Setting a boundary and saying “no” doesn’t mean being disrespectful or passive-aggressive about it. It’s about having a direct and open conversation, mapping out the facts of your current workload and the impact additional tasks may have.
Setting and maintaining boundaries ensures that workloads are manageable. This helps the whole team stay productive meaning everyone is less prone to burnout or low morale. By establishing realistic boundaries, teams can make effective progress toward achieving the company’s goals, without the need for unsustainable and counterproductive long working hours.
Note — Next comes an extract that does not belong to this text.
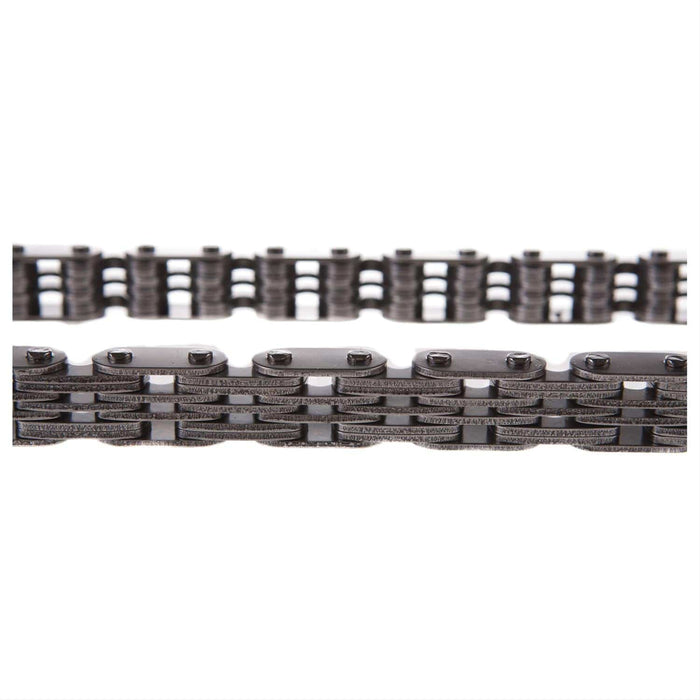 Melling Melling Replacement Timing Chains 501 Autofit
Scenario two: The engineering manager with too many projects
Let's look at another scenario. This time it’s an engineering manager who is leading a team working on three major projects. Senior leadership approaches this manager who is asked to take on another project with aggressive deadlines that requires significant time and resources. The engineering manager knows that the team is already at capacity, so taking on any more work, let alone a new project of this magnitude, could not only affect the quality of the deliverables but also the team’s morale.
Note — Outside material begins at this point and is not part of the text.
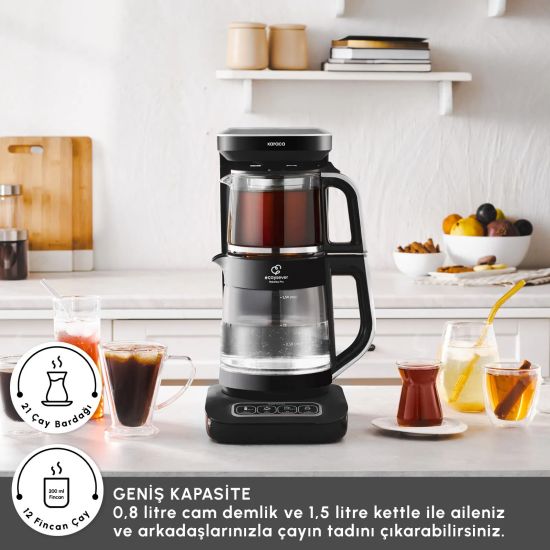 EGE NİRVANA Elden Taksit Alışveriş Merkezi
Here, it would be prudent for the engineering manager to communicate to senior leadership the impact of taking on the additional project.
They could provide a list of tasks to be deprioritized so as to accommodate the new project. For instance, the engineering manager can say, “I understand the importance of this new project, but my team and I are already working on projects A, B, and C. If we pick up this additional assignment, which of the three current ones would you like us to deprioritize?”
In doing this, the engineering manager can effectively present their case, manage expectations, and set a boundary, all the while fulfilling their duties and protecting their team. Moreover, leadership will also be able to clearly see the potential negative impact of their ask and may work with the engineering manager to either adjust the timelines or bring in additional resources.
Scenario three: The parent engineer on a different timezone
With distributed teams working in various geographical locations, it is common for individuals to be running so hard and fast that they sometimes completely overlook the time zone factor.
And for those engineers who have young children, this might be a two-pronged issue.
Let’s say an engineer based on the East Coast has to pick up their young children at 5pm EDT sharp.
Now, let’s say the rest of this engineer’s coworkers (on an important project) are based on the West Coast and have unanimously agreed to schedule daily status meetings for 1pm PDT – which would be 4pm EDT. These meetings run for roughly 20 minutes, meaning that this engineer has to cut it fine with picking up their children.
The current uncertainty in the job market might be making this parent feel nervous about speaking up, or maybe they just don’t want to be “that person”. But regardless of these two points, the impact that these status meetings have on this individual’s work-life balance cannot be minimized.
A boundary needs to be implemented so that this particular engineer can be their most productive self, and, in turn, help the team towards their wider goal. The parent should respectfully communicate to the West Coast team how to current setup is negatively impacting their daily life and offer a new meeting time that works for everyone.
It’s important not to take liberties here. Moving the meeting to a much earlier time, for instance, 10am EDT would mean that the West Coast team would have to start at 7am! A more reasonable time to suggest might be 11am PDT.
Boundaries enable you to prioritize tasks, decline additional responsibilities when your plate is full, and delegate work when necessary. In the context of an understaffed environment, laying down boundaries also signals how you value and protect your own time and energy.
By standing up for yourself and saying no to unreasonable expectations, you’re communicating that your work is valuable. This can help foster a healthy work culture across the board, one where everyone's needs are respected, particularly during difficult and uncertain times.